This is a follow up article to a piece I wrote in 2007, "Why I Stopped Coding and Why I'd Start Again". I took a several year hiatus from writing code, mostly because I found that I was spending more time fighting with development tools than I was working on the problem I was trying to solve. Anyone who has managed systems knows what I am talking about. You can spend hours trying to figure out why a script works on one server but not another, almost inevitably because a switch in a configuration file is set the wrong way. I suppose some people find this to be a fun challenge, but not me. So I decided to take time off from writing software, and spent the past couple of years working primarily on product design.
Recently, I decided to evaluate Google's App Engine environment, in large part because Python is its native language. I have been a long-time Python fan, but as I pointed out in my original article, it's database support (an essential element for web programming) put it at a disadvantage compared to other languages like PHP until fairly recently. I was impressed, and in fact, flat out stunned at how easy it was to work with Google's development environment. In my original piece I laid out a short list of demands, things I'd want to see in a programming language:
- I want a standard library that supports the features that most applications use. If an app needs external libraries, it should load them dynamically and transparently to the user, no complicated include or build process.
- I want to be able to distribute apps, using only the standard library, and not have to distribute all of the underlying libraries (for example, "just copy widget.pyc into /widgets and run it. Have fun!").
- I want a human readable language. If it's full of extraneous formatting characters, I can't read it and will spend my time searching for missing brackets.
- If performance matters, I want the option to compile to a native executable or talk at runtime with an external binary. No build commands.
- I don't want to learn yet another language. That's fun when you have all the free time in the world, but later in one's career, this time is scarce. I'd rather spend my limited free time these days learning new human languages.
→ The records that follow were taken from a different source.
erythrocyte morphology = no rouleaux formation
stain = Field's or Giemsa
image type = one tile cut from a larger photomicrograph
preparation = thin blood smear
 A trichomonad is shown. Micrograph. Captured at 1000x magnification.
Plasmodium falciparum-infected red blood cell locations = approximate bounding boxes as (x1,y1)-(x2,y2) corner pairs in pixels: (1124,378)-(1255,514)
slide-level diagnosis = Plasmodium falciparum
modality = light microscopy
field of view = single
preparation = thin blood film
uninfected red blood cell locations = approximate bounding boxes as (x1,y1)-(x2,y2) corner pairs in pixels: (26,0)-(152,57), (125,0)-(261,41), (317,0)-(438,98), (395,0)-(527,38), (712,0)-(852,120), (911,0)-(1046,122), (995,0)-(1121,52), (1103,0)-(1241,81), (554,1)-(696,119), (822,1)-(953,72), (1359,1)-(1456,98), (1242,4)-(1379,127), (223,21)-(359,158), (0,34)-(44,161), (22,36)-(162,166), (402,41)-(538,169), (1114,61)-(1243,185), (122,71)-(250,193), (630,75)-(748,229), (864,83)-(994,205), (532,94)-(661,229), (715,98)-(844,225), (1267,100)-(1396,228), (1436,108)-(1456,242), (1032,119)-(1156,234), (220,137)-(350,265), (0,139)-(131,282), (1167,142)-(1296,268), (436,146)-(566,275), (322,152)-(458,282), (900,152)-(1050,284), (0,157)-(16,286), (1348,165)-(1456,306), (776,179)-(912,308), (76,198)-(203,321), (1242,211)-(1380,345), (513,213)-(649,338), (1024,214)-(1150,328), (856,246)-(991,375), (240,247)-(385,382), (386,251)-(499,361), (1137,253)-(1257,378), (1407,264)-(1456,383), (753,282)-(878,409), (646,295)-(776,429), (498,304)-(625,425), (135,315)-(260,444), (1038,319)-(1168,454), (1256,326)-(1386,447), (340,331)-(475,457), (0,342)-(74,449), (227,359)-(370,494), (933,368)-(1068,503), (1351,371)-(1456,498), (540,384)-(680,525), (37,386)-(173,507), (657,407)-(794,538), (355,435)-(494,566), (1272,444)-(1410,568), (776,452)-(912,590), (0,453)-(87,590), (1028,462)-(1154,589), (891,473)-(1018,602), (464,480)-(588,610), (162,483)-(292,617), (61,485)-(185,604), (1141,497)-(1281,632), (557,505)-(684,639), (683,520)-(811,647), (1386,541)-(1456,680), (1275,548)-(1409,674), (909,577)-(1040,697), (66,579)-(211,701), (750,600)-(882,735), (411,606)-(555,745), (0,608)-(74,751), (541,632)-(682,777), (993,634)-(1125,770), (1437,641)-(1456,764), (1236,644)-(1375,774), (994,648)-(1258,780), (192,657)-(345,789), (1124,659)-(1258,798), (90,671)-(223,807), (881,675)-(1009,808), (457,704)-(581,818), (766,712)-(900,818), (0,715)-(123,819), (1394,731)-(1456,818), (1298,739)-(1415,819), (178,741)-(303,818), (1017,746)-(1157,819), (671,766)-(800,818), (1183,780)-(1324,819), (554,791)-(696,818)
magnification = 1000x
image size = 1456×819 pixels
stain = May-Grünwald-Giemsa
- Lastly, I want a language that is baked into computers, much as I can go right to Python in Mac OS. I don't want to install something like .Net from a DVD."
Google App Engine addresses 5 out of 6 of these items fairly elegantly (you obviously can't run your own C code on Google's servers, but performance is less of an issue if you can run your apps in Google's grid computing environment). The base environment provides most of the standard libraries, plus well designed APIs for data storage and retrieval, memcache, external web services, and a few other things that work out of the box. I expect they'll add more features, such as cron jobs, in the future. I was able to use third party libraries, such as Universal Feed Reader, without any drama. So on point #1, GAE lives up to Python's "batteries included" motto, or as Mark Jackson said "Why settle for snake oil when you can have the whole snake."
On point #2, deployment, App Engine really could not be any easier. You debug your application in your localhost enviroment (Google provides a self-contained webserver that simulates the behavior of the grid server). When you're satisfied that everything looks OK, you press the DEPLOY button and it syncs everything with the Google servers. There's no need to configure CPUs, manage Apache, or any of that. In this respect, App Engine is a big step ahead. Services like Amazon Web Services, as advanced as they are, still require you to provision and manage virtual servers, which still need to be configured to run your applications. If you're running a typical web app, this can be a lot of extra work, whereas on App Engine, everything works out of the box.
Python already addresses point #3. Even non-programmers can follow well written Python code as its closer to BASIC in form than C++. One of my gripes with C-like languages is that I have a hard time seeing punctuation marks, so I'd spend all of my time hunting for a misplaced semi-colon. Python relies on indentation, which also makes it easier to read, at least for me. It also makes many tasks, such as iterating through a list of objects, as easy as "for item in objects:".
On point #4, Google is promising an essentially infinite computing resource once they open the system up for metered rate billing, which will be similar in cost to other services like Amazon Web Services. What's even better is that you don't need to think about how many CPUs to provision. The App Engine environment will handle all of that for you. I am sure there will be glitches, as there is with any first generation product, but Google has recruited some of the best computer scientists in the world. I trust them to figure things out. The only point where App Engine does not meet my list of demands is the ability to run specialized code, long running processes, etc. That's OK, if I really need to do that, I can set up a separate server somewhere else to do that.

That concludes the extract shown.